Some Chinese are hard workers, some are lazy, some Chinese students are very studious and some are as bad as anything my parents (former Ontario Public School teachers) ever had to deal with. But to make such wild claims, while ignoring such points as rampant government corruption, excessive nationalism and a disturbing lack of equality under the law makes Diamond's letter a dangerous tract of misinformation.
[close quote]

Mr. Tsai, the only "structural societal problem" I detect is that we allow people to make such broad generalizations as "We are just a bunch of fat ass lazy twits" in otherwise reputable forums.
October 12 2005

I mention all of this not to show that gee wiz, I can get written up, using the same letter twice in the same paper. And I certainly did not do this to brag about teaching English in China, shockingly I don't consider being an English teacher the high point of my career, (given that I have a B.Math and an M. Eng, being an English teacher is a definite step in the wrong direction for me... Math or Computer Networking teacher, that would be a different story.)

Rather I write this on while the second manned Chinese space capsule orbits overhead.

That Shenzhou VI flight makes me think back to the Glory days of the American Empire, President Lyndon B. Johnson was egging NASA ever faster, ever higher, ever stronger.
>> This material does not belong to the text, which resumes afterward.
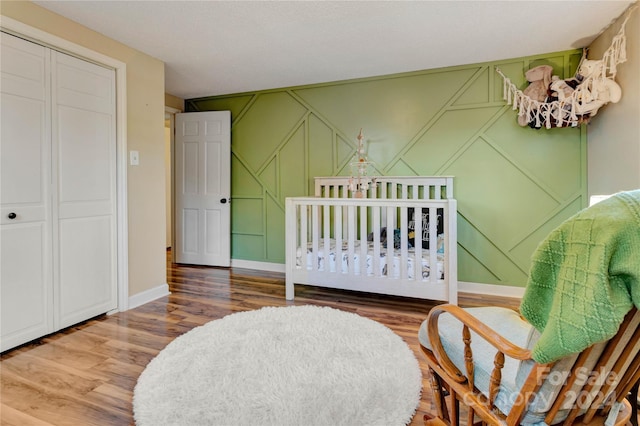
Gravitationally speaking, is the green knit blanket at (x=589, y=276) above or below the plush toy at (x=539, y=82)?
below

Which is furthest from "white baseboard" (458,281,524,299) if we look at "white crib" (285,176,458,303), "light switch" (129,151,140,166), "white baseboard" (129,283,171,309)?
"light switch" (129,151,140,166)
Sure there was a lot of Patriotism, probably even some Nationalism. But you look at the Motto of Apollo 13 as selected by Navy Pilot Jim Lovel, Ex Luna, Scientia, derived from the Navy Motto, Ex Mare, Scientia. NASA was, and is, a research agency. They develop and promote new technologies, Velcro, Microwave ovens, Integrated Circuits, Six Billion pound Saturn 5 missiles, and while such things can happen without a space agency, its awful hard to get those truly amazing images of Saturn without a Voyager fly by.

I wonder, when it is proclaimed that China is the dominant super power, will Beijing continue to explore, to send up a bigger, better space telescope? The thing about living in a totalitarian state is, besides the fact that we will never hear about an Apollo 1 style Shenzhou (Apollo 1 burned to a crisp killing the three astronauts aboard), when the state decides that a bigger and better army is preferred to some silly experiments in space Chinese rocket nut cases (like me a Canadian rocket nut case) will just have to bite the bullet as it were and content themselves with reading about the exploits of the NASA. I hope the American's can maintain their supremacy for a good while longer.